Start Data listing

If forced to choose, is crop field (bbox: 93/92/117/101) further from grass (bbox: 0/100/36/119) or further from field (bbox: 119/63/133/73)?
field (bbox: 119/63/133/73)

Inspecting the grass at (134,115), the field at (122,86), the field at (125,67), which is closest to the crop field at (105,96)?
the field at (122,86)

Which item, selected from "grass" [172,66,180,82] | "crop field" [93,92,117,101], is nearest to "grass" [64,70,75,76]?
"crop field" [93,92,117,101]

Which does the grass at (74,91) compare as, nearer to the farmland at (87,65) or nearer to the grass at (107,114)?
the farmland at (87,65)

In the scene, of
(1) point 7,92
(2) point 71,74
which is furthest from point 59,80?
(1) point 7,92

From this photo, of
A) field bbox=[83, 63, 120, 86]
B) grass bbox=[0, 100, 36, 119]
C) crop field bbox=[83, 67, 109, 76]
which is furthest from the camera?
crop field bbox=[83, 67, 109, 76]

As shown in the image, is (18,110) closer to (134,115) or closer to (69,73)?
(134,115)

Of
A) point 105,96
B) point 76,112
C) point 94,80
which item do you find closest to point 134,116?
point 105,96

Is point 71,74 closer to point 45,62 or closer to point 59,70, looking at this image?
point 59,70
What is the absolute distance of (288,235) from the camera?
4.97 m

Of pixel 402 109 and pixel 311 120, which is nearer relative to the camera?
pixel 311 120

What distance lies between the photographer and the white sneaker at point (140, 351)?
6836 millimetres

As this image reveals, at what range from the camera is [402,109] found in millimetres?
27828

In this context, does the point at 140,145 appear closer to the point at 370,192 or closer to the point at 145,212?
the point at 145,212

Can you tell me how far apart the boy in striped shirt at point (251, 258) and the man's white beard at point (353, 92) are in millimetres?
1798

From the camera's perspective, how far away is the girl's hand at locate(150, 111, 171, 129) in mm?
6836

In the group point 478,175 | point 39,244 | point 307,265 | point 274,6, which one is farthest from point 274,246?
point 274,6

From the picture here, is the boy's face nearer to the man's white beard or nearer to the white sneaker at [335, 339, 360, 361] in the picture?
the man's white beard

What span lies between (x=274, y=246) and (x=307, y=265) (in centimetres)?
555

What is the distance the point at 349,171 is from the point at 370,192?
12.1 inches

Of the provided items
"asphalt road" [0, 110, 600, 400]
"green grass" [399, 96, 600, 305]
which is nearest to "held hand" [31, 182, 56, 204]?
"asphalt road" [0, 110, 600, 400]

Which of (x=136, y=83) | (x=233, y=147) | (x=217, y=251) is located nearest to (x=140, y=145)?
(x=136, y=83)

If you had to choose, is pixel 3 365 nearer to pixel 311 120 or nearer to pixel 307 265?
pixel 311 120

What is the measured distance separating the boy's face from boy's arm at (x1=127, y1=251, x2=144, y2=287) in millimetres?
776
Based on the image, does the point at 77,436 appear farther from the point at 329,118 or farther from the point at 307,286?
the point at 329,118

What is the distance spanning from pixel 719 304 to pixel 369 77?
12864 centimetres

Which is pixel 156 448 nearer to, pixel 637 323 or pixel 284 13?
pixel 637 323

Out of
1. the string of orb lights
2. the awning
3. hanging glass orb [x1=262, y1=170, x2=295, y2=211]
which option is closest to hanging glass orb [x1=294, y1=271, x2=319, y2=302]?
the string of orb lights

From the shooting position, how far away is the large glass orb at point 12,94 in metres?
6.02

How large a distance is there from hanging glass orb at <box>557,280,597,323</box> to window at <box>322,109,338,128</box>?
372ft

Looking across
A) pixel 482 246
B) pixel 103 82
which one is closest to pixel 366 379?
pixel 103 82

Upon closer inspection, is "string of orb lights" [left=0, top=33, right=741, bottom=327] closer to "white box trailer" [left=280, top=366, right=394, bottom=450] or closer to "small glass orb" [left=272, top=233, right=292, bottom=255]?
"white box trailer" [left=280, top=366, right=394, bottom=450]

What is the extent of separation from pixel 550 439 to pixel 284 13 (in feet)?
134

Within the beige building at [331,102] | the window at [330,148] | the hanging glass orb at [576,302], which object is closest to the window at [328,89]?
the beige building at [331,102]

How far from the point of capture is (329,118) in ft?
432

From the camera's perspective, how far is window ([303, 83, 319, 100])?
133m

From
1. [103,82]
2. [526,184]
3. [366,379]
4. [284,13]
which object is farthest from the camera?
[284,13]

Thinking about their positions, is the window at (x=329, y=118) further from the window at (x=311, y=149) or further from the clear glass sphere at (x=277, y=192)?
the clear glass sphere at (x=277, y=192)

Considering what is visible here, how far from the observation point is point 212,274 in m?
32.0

End Data listing

To be done:
Retype the whole listing, matching it exactly.

Response below:
If forced to choose, is crop field (bbox: 93/92/117/101) further from grass (bbox: 0/100/36/119) or further from field (bbox: 119/63/133/73)?
field (bbox: 119/63/133/73)

Inspecting the grass at (134,115), the field at (122,86), the field at (125,67), which is closest to the crop field at (105,96)?
the field at (122,86)

Which item, selected from "grass" [172,66,180,82] | "crop field" [93,92,117,101], is nearest to "grass" [64,70,75,76]?
"crop field" [93,92,117,101]

Which does the grass at (74,91) compare as, nearer to the farmland at (87,65) or nearer to the grass at (107,114)?
the farmland at (87,65)

In the scene, of
(1) point 7,92
(2) point 71,74
which is furthest from point 59,80?
(1) point 7,92

From this photo, of
A) field bbox=[83, 63, 120, 86]
B) grass bbox=[0, 100, 36, 119]
C) crop field bbox=[83, 67, 109, 76]
which is furthest from the camera?
crop field bbox=[83, 67, 109, 76]

As shown in the image, is (18,110) closer to (134,115) or closer to (69,73)?
(134,115)

Of
A) point 105,96
B) point 76,112
C) point 94,80
which item do you find closest to point 134,116?
point 105,96

Is point 71,74 closer to point 45,62 or closer to point 59,70, looking at this image?
point 59,70
What is the absolute distance of (288,235) from the camera?
4.97 m

Of pixel 402 109 and pixel 311 120, which is nearer relative to the camera?
pixel 311 120

What distance lies between the photographer and the white sneaker at point (140, 351)?
6836 millimetres

As this image reveals, at what range from the camera is [402,109] found in millimetres?
27828

In this context, does the point at 140,145 appear closer to the point at 370,192 or closer to the point at 145,212?
the point at 145,212

Can you tell me how far apart the boy in striped shirt at point (251, 258) and the man's white beard at point (353, 92) are in millimetres?
1798

From the camera's perspective, how far away is the girl's hand at locate(150, 111, 171, 129) in mm?
6836

In the group point 478,175 | point 39,244 | point 307,265 | point 274,6, which one is farthest from point 274,246?
point 274,6

From the picture here, is the boy's face nearer to the man's white beard or nearer to the white sneaker at [335, 339, 360, 361] in the picture?
the man's white beard

What span lies between (x=274, y=246) and (x=307, y=265) (in centimetres)?
555

What is the distance the point at 349,171 is from the point at 370,192?
12.1 inches

Of the provided items
"asphalt road" [0, 110, 600, 400]
"green grass" [399, 96, 600, 305]
which is nearest to "held hand" [31, 182, 56, 204]?
"asphalt road" [0, 110, 600, 400]

Which of (x=136, y=83) | (x=233, y=147) | (x=217, y=251) is located nearest to (x=140, y=145)?
(x=136, y=83)

If you had to choose, is pixel 3 365 nearer to pixel 311 120 or nearer to pixel 307 265?
pixel 311 120

What is the measured distance separating the boy's face from boy's arm at (x1=127, y1=251, x2=144, y2=287) in millimetres?
776
Based on the image, does the point at 77,436 appear farther from the point at 329,118 or farther from the point at 307,286?
the point at 329,118

What is the distance spanning from pixel 719 304 to pixel 369 77?
12864 centimetres

Which is pixel 156 448 nearer to, pixel 637 323 or pixel 284 13?
pixel 637 323

Out of
1. the string of orb lights
2. the awning
3. hanging glass orb [x1=262, y1=170, x2=295, y2=211]
which option is closest to hanging glass orb [x1=294, y1=271, x2=319, y2=302]?
the string of orb lights

From the shooting position, how far away is the large glass orb at point 12,94 in metres?
6.02

How large a distance is there from hanging glass orb at <box>557,280,597,323</box> to window at <box>322,109,338,128</box>?
372ft

Looking across
A) pixel 482 246
B) pixel 103 82
which one is closest to pixel 366 379?
pixel 103 82

Upon closer inspection, is "string of orb lights" [left=0, top=33, right=741, bottom=327] closer to "white box trailer" [left=280, top=366, right=394, bottom=450] or closer to "small glass orb" [left=272, top=233, right=292, bottom=255]?
"white box trailer" [left=280, top=366, right=394, bottom=450]

What is the extent of separation from pixel 550 439 to pixel 284 13 (in feet)?
134

Within the beige building at [331,102] | the window at [330,148] | the hanging glass orb at [576,302], which object is closest to the window at [328,89]?
the beige building at [331,102]

How far from the point of capture is (329,118) in ft?
432

From the camera's perspective, how far is window ([303, 83, 319, 100])?
133m

From
1. [103,82]
2. [526,184]
3. [366,379]
4. [284,13]
which object is farthest from the camera?
[284,13]

Thinking about their positions, is the window at (x=329, y=118) further from the window at (x=311, y=149) or further from the clear glass sphere at (x=277, y=192)?
the clear glass sphere at (x=277, y=192)

Considering what is visible here, how far from the observation point is point 212,274 in m?
32.0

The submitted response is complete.